A debtor can establish it is not a SARE case if it shows property is not being used only for rental. For example, a country club or hotel in Sacramento or San Francisco would not be considered a SARE debtor because it generates revenues from catering, restaurants, spa services, and gift merchandise, not just operation of the property. According to Centofante v. CBJ Dev., Inc. (In re CBJ Dev., Inc.), 202 B.R. 467 (B.A.P. 9th Cir. 1996), hotel operations are not the mere operation of a property because it requires:

  • substantial number of employees;
  • actively maintaining each room;
  • cleaning bed sheets and towels; and
  • providing guest amenities like phone service.

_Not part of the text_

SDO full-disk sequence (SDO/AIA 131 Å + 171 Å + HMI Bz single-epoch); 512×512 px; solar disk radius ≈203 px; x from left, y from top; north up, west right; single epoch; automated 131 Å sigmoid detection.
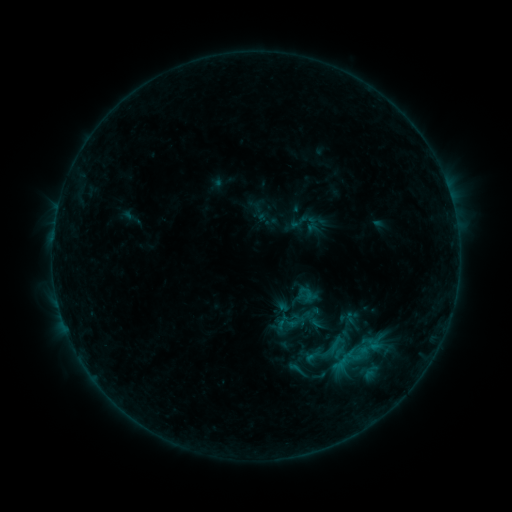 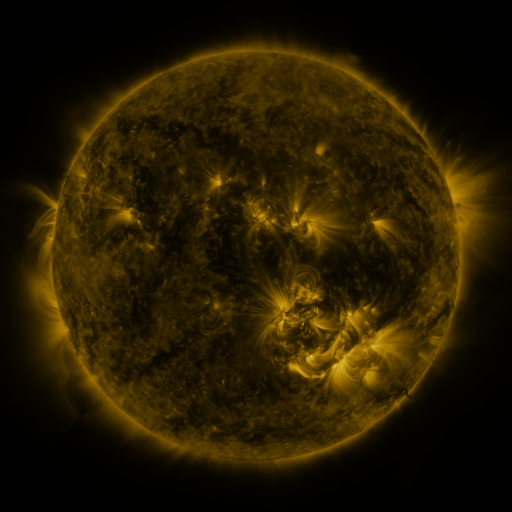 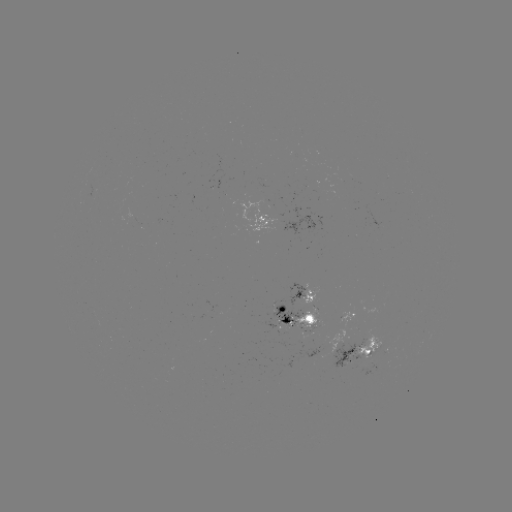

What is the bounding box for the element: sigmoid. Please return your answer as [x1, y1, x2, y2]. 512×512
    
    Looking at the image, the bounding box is [271, 314, 292, 335].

In In re Club Golf Partners, L.P., No. 07-40096, 2007 WL 1176010 (E.D. Tex. Apr. 20, 2007), the debtor is a limited partnership that owns and operates a golf club with golf course, a driving range, tennis courts, clubhouse, and restaurant. The court holds the debtor is not a SARE because it operates revenue-producing activities on the property, including the employment of third-party personnel integral to revenue production, selling memberships, charging fees or prices for access to the golf course, use of golf carts, use of driving range, use of tennis courts, sale of merchandise in its shop, sale of food and beverages (beer, wine) in the restaurant, and use of clubhouse for events.

Appointment of a Trustee

Although the appointment of a case trustee is rare in a chapter 11 case, a party in interest or the US trustee can request the appointment of a case trustee prior to confirmation. Some reasons for appointing a trustee include fraud, dishonesty, incompetence, or gross mismanagement, or if such an appointment is in the interest of creditors, any equity security holders, and other interests of the estate.

The US trustee appoints the trustee who manages of the property of the bankruptcy estate, operation of the debtor's business, and the filing of a plan of reorganization. Prior to filing the reorganization plan, the trustee may do a study of the estate assets to determine the market value.